Jane Austen, meanwhile, doesn’t actually tell us in so many words that Caroline is not a “great reader.” In chapter 11 of Pride and Prejudice, whence this line springs, she provides context clues that Caroline’s professed love of books is all talk and no action. Caroline has previously spoken of books in terms of their purchase and how elegant they appear in the library at Pemberley, but mentions none of her favorite titles; now she takes up the second volume of what Mr. Darcy is reading, a choice that cannot be particularly entertaining for someone who, we must infer, has not read the first volume herself; and she is so busy trying to get Mr. Darcy’s attention by inquiring after his reading progress that she finally gives up her own attempt to read altogether, and then declaims a bunch of hogwash about how much she loves to read.

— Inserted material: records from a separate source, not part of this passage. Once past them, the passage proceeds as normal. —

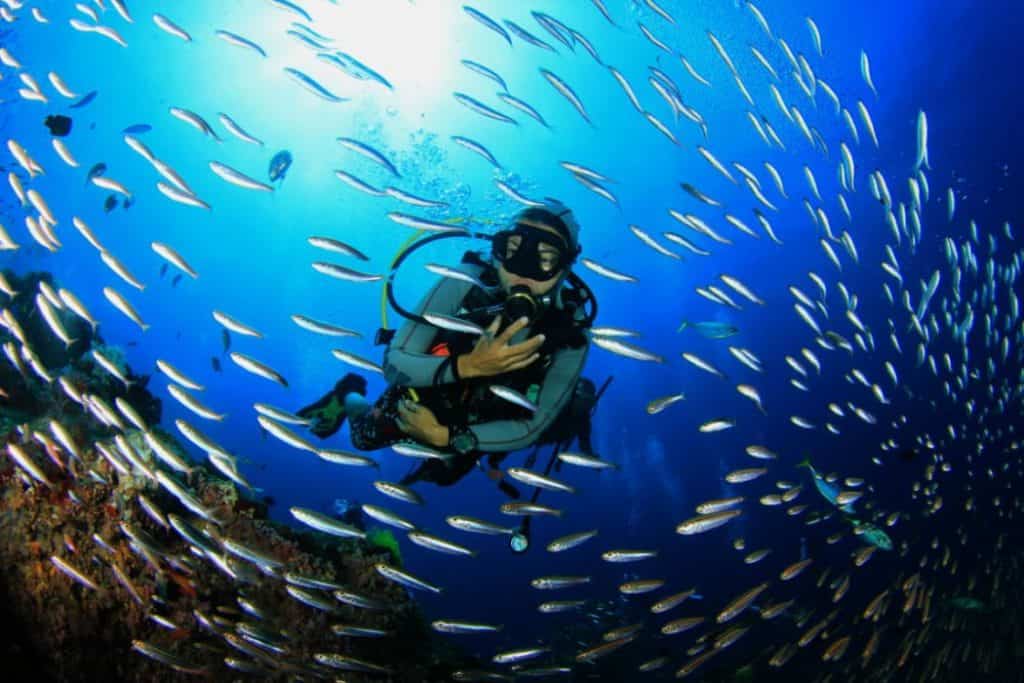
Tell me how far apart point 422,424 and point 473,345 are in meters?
0.92

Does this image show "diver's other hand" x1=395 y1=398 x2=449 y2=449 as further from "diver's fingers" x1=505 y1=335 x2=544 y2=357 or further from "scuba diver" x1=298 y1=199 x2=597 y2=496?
"diver's fingers" x1=505 y1=335 x2=544 y2=357

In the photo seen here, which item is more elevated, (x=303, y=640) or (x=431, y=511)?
(x=303, y=640)

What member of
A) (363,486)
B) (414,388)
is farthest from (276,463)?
(414,388)

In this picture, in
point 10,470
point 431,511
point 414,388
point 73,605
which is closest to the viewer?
point 414,388

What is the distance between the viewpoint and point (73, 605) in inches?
184

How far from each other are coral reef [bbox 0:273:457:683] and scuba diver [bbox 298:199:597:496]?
149 centimetres

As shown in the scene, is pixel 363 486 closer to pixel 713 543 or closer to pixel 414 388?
pixel 713 543

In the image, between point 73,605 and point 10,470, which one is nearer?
point 73,605

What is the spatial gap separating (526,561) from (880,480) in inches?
862

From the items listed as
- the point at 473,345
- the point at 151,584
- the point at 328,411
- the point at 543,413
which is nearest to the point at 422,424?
the point at 473,345

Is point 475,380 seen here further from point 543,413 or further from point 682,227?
point 682,227

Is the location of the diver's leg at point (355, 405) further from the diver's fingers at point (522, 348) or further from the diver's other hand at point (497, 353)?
the diver's fingers at point (522, 348)

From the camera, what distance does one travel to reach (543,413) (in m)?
4.57

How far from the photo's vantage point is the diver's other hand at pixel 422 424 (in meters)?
4.20
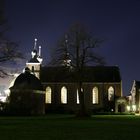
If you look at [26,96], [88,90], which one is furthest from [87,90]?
[26,96]

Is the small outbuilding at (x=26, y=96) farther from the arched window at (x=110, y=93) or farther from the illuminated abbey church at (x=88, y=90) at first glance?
the arched window at (x=110, y=93)

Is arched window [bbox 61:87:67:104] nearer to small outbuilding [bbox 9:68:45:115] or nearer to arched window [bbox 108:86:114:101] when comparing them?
arched window [bbox 108:86:114:101]

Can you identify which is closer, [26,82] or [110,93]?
[26,82]

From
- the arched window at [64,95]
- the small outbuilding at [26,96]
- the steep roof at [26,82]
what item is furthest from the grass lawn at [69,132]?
the arched window at [64,95]

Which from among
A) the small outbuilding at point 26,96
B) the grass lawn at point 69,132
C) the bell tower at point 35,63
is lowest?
the grass lawn at point 69,132

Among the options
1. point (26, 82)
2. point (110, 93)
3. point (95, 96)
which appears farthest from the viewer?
point (95, 96)

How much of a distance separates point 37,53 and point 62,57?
59028 millimetres

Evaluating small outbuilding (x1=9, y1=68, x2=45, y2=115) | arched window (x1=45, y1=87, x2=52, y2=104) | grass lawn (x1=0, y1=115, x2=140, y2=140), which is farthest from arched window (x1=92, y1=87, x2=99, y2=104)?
grass lawn (x1=0, y1=115, x2=140, y2=140)

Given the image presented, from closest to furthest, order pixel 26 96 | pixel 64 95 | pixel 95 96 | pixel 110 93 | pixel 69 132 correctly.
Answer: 1. pixel 69 132
2. pixel 26 96
3. pixel 110 93
4. pixel 95 96
5. pixel 64 95

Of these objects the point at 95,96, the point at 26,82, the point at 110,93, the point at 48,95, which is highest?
the point at 26,82

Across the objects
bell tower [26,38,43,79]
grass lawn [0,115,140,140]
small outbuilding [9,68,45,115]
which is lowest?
grass lawn [0,115,140,140]

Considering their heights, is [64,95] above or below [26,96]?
above

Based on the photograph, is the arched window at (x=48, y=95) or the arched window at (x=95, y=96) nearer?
the arched window at (x=95, y=96)

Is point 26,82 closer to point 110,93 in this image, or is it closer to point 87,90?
point 87,90
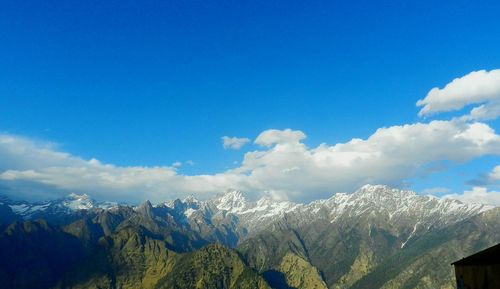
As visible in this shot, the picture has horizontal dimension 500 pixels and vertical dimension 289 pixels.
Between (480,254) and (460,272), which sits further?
(460,272)

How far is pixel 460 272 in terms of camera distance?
5406 centimetres

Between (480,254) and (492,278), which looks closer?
(492,278)

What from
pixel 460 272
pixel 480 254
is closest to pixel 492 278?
pixel 480 254

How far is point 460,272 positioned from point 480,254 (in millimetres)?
5125

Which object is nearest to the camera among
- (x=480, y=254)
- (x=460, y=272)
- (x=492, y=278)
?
(x=492, y=278)

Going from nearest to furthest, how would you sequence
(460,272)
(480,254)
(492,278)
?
(492,278)
(480,254)
(460,272)

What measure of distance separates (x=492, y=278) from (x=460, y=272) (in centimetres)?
841

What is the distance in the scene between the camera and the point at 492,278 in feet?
150

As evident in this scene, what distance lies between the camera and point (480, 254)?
163 feet

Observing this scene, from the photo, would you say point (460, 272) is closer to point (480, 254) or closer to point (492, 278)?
point (480, 254)

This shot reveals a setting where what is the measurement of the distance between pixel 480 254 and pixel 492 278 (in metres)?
4.27
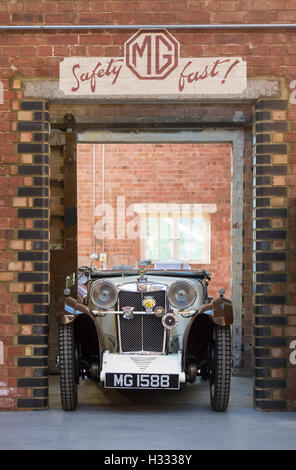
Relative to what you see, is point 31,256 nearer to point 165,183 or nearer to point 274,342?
point 274,342

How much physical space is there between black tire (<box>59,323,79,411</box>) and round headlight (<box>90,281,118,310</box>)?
0.32 meters

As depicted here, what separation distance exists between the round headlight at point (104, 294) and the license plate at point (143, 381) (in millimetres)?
643

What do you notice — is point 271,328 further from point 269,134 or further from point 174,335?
point 269,134

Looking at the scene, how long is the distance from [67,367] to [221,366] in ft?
4.41

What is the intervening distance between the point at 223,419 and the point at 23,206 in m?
2.57

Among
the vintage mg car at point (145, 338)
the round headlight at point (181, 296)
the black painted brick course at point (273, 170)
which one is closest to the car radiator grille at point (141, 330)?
the vintage mg car at point (145, 338)

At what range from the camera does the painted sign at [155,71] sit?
5.88 m

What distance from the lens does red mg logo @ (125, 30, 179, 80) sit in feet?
19.3

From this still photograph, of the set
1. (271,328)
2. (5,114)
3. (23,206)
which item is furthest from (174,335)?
(5,114)

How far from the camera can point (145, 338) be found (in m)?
5.96

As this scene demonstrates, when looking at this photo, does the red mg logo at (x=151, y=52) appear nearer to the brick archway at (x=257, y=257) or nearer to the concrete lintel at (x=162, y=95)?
the concrete lintel at (x=162, y=95)

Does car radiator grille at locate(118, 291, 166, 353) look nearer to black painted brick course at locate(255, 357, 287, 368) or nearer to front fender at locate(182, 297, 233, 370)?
front fender at locate(182, 297, 233, 370)

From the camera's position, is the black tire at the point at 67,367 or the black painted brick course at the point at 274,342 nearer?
the black tire at the point at 67,367

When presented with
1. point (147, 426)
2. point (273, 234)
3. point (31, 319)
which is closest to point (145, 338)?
point (147, 426)
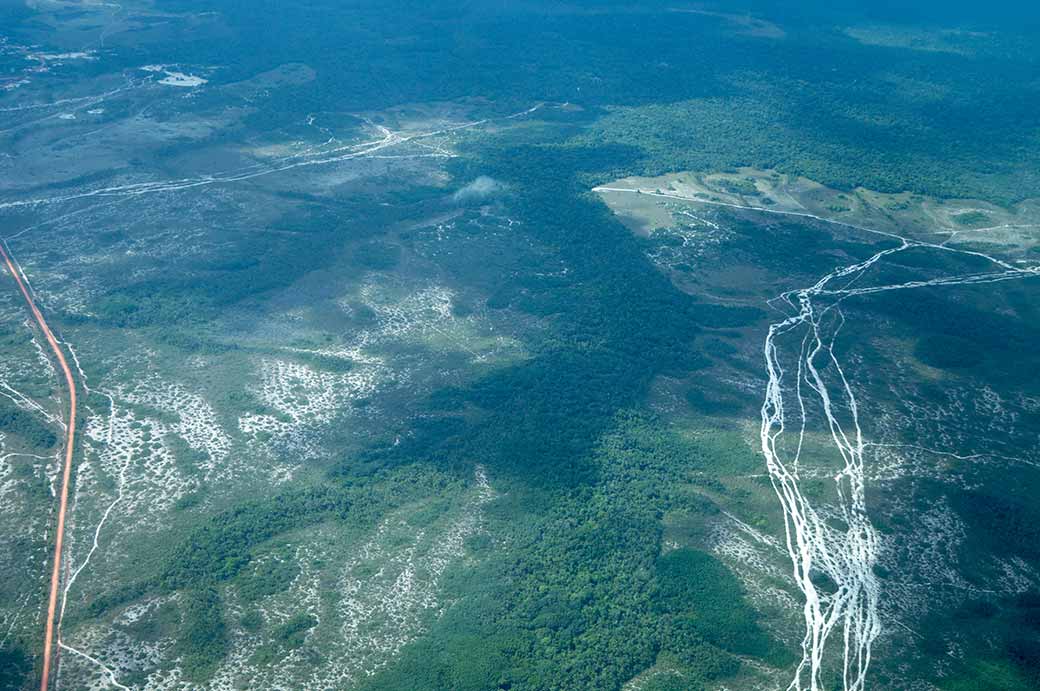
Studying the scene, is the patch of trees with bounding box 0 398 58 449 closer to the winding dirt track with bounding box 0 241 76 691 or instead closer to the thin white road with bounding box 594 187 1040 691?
the winding dirt track with bounding box 0 241 76 691

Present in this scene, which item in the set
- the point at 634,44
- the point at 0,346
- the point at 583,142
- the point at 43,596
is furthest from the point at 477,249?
the point at 634,44

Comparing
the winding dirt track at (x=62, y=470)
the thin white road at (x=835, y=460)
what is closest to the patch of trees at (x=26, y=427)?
the winding dirt track at (x=62, y=470)

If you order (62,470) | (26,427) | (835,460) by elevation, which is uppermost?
(26,427)

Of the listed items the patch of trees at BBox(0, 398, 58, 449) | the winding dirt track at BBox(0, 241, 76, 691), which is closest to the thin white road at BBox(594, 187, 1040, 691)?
the winding dirt track at BBox(0, 241, 76, 691)

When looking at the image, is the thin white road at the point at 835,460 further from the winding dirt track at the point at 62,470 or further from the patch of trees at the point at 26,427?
the patch of trees at the point at 26,427

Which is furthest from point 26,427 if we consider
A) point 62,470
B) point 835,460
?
point 835,460

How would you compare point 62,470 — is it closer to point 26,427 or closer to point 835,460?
point 26,427

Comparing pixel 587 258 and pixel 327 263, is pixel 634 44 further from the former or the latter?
pixel 327 263

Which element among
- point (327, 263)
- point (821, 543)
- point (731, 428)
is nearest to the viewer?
point (821, 543)
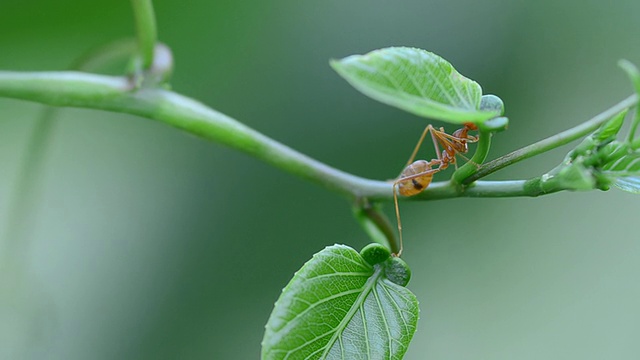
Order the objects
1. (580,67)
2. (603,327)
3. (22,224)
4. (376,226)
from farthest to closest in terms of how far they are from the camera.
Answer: (580,67) → (603,327) → (22,224) → (376,226)

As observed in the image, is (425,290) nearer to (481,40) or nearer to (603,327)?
(603,327)

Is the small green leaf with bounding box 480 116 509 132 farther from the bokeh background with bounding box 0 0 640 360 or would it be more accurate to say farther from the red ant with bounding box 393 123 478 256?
the bokeh background with bounding box 0 0 640 360

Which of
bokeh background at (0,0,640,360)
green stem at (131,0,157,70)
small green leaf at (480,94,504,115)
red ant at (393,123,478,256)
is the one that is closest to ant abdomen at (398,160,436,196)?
red ant at (393,123,478,256)

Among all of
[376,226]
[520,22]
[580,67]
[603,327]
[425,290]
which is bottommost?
[603,327]

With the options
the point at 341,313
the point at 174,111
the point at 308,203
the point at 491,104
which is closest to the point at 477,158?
the point at 491,104

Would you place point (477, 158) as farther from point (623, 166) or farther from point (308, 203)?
point (308, 203)

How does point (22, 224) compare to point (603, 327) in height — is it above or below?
above

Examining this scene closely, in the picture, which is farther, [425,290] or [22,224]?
[425,290]

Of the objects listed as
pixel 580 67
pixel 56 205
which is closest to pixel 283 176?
pixel 56 205

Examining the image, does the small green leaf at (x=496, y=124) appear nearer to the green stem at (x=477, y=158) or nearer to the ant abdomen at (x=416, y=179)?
the green stem at (x=477, y=158)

Jane was laughing in her sleeve at Caroline, and you are supposed to do the same. Not by emblazoning her words upon the face of Merch and earnestly claiming them as your own sentiment, but by understanding that Caroline Bingley is a figure of satire and that the study of her character is intended to make you examine your own.
Perhaps, then, we ought to follow the example of Michael Scott in The Office.
It would look something like this:
“There is nothing like staying at home for real comfort. Nobody can be more devoted to home than I am.”
—Mrs. Elton (ugh)
—Emma, volume two, chapter 14 (which contains context describing Mrs. Elton’s various barbarisms and general insincerity and mindless prattle)
—Jane Austen (someone who ironically did indeed spend a lot of time at home and was quite devoted to domestic felicity at Chawton Cottage)
All right, all right, perhaps that’s a bit much but at the very least I am begging people to cite the character they are quoting when a line of fiction is presented as an inspirational motivational poster child. Please?
Let us have context, at least. And let us do the authors we claim to admire the honor of reading said context for ourselves, and neither googling “good quotes from Jane Austen that will make me look smart on the internet” nor baldly attributing fictional thoughts from a fictional mind to the very real genius and psyche of a very real person.
Unless those thoughts are from Henry Tilney. In that case, I do believe Miss Austen’s own sentiments were probably pretty well reflected in his witty repartee.
“The person, be it gentleman or lady, who has not pleasure in a good novel, must be intolerably stupid.”
—Henry Tilney, chapter 14 of Northanger Abbey
**no she did not. Don’t be so gullible.
This post is a part of The Summer of Jane Austen, a literary-inspired endeavor that will (I hope) fuel both a journey of the mind and my own journey to the Jane Austen Society of North America’s Annual General Meeting. More here.
I love this so so so much. Jane Austen was SO sarcastic, it is painful to see her taken so seriously - misunderstood and misrepresented.
This is fantastic.
Also, people could take some pointers in how to read the Bible from this post, even if you believe the characters to be actual people. It's a bit galling, for example, when people quote Job's friends as a theological truth. I think we'd all be better people generally if we knew how to properly read.